* **SOURCE DATA**
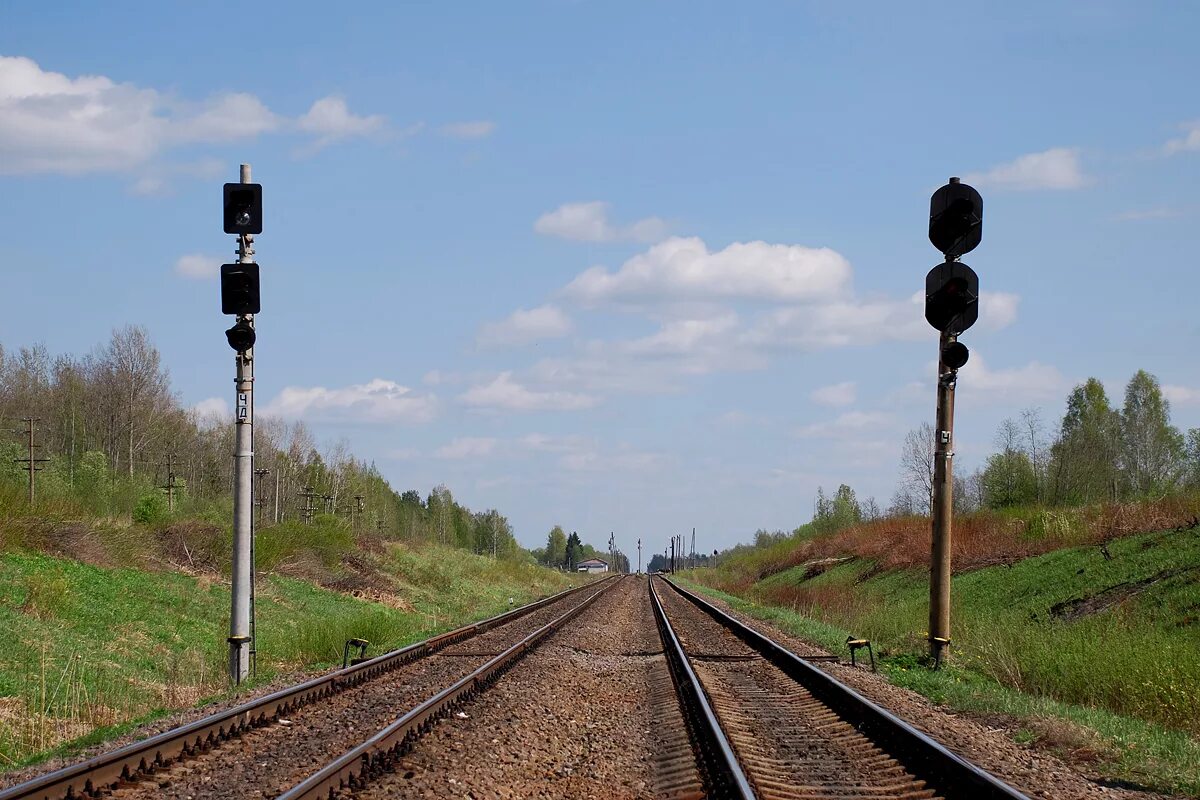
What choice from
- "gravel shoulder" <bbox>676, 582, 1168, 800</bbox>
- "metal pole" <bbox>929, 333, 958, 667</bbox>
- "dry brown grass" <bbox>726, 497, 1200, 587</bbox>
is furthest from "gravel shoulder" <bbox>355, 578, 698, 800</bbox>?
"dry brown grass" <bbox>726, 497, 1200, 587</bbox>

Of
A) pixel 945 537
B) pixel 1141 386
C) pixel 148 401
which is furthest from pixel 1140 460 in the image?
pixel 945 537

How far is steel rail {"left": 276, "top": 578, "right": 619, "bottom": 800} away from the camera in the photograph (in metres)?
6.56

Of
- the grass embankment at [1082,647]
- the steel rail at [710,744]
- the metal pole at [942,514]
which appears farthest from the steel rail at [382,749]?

* **WRITTEN REQUEST**
Reproduce every line of the material above verbatim, omitting the pictures.

* **ANSWER TO THE PROBLEM**
What choice from
- "gravel shoulder" <bbox>676, 582, 1168, 800</bbox>
- "metal pole" <bbox>929, 333, 958, 667</bbox>
- "dry brown grass" <bbox>726, 497, 1200, 587</bbox>
is furthest from "gravel shoulder" <bbox>355, 578, 698, 800</bbox>?
"dry brown grass" <bbox>726, 497, 1200, 587</bbox>

Of
A) pixel 945 537
B) pixel 1141 386
C) pixel 148 401
which is furthest from pixel 1140 460 in the image?
pixel 945 537

How far is steel rail {"left": 276, "top": 578, "right": 619, "bottom": 800} away from the camera in the photograph (in metres)?
6.56

Of
- the grass embankment at [1082,647]
- the steel rail at [710,744]
- the metal pole at [942,514]
which appears farthest from the steel rail at [382,749]?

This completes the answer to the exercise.